Glossary

Cluster Creation

A fuzzy comparison of all records in a database with all others is impossible because the number of the individual comparisons would quickly reach an astronomical figure.

Any software for duplicate searches must perform a pre-selection, in which data sets are grouped in blocks which are appropriate for performing fuzzy comparison.

FuzzyDupes uses a method for cluster creation, which calculates reliable and small clusters very fast. The method is based on N-Grams, that are small partial strings, which the program can process very efficiently.

This method is mathematically exact and the cluster size can be freely adjusted. The current, average and maximal cluster size are displayed during the duplicate search.
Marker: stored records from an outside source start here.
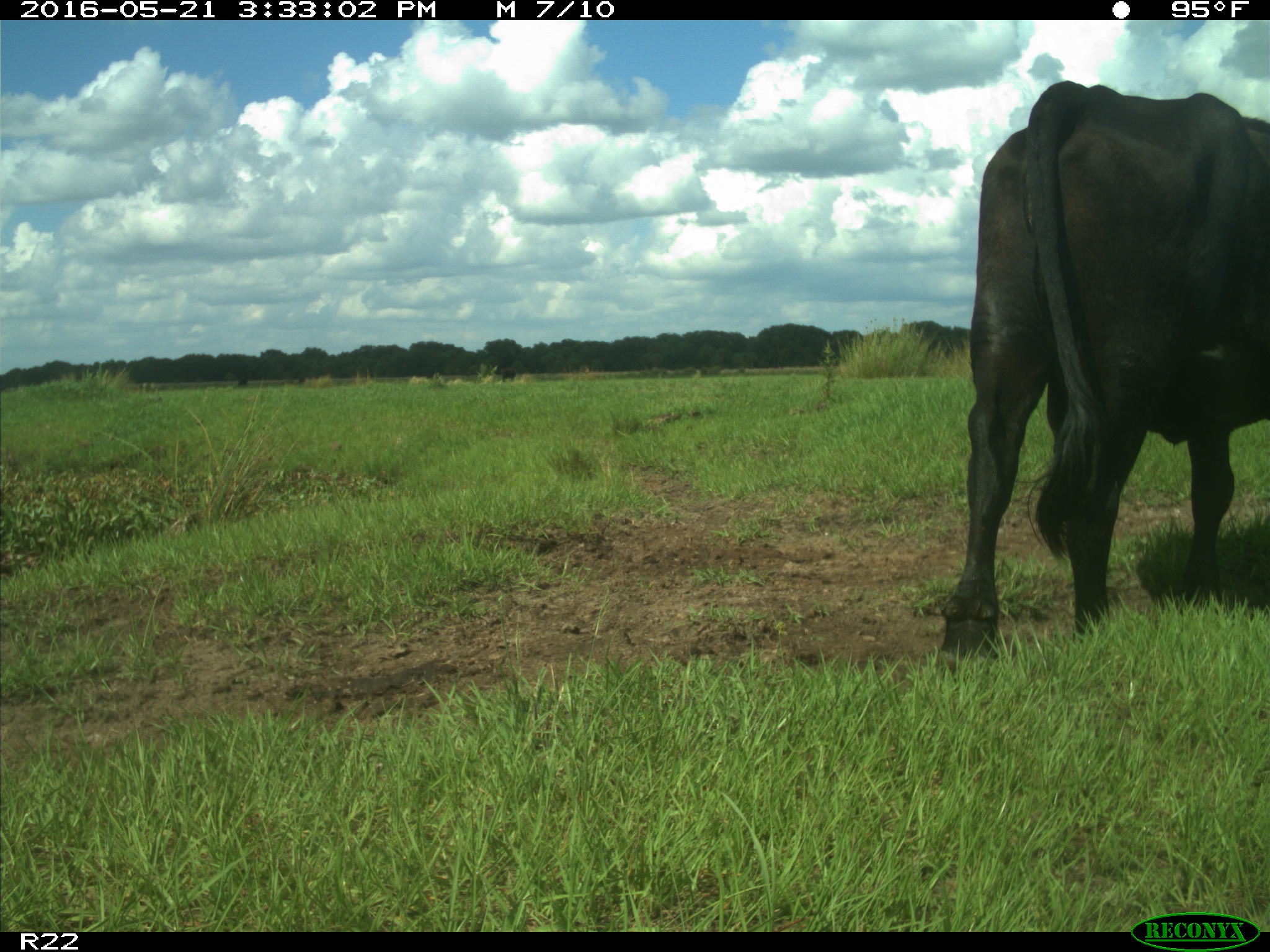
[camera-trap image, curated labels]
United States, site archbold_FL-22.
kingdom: Animalia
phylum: Chordata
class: Mammalia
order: Artiodactyla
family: Bovidae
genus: Bos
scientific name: Bos taurus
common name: domestic cow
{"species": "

You should experiment a little with different cluster columns or thresholds to see, if you can still improve the results.

Normalization

Before the strings of the individual columns can undergo the fuzzy comparison process, the data is (temporarily, in memory) normalized. Here special characters and umlauts are replaced and many normal abbreviations and spellings are transformed. (e.g. street -> st.)

Fuzzy comparison

Here the correspondence (in percent) between individual columns is calculated with suitable algorithms. This is used to calculate (taking different weightings into consideration), the average correspondence.

Several different pattern-matching algorithms exist which are more or less well-suited for this purpose. Every duplicate software maker implements his own process. A well-suited process should be able to deal well with permutations of characters in order to achieve a high selectivity.

If, at the end, the correspondence (in percentage) lies over the established threshold value, these records are marked at duplicates. (they get the same fuzzydupes_ID).

Selectivity

The quality of a duplicate search is not only measured by how many duplicates are discovered, but also by how reliable the result is, or how many false duplicates are found.

Also important is the influence changes in the threshold value have on the search result. It would be disadvantageous if small changes in the threshold value led to drastic differences in the search result and if the selectivity was negatively influenced by lower threshold values.

You will soon realize that in FuzzyDupes the threshold value has no significant influence on the search result (perhaps tiny differences in the value after the decimal point). Even with lower threshold values, FuzzyDupes achieve a very good degree of selectivity.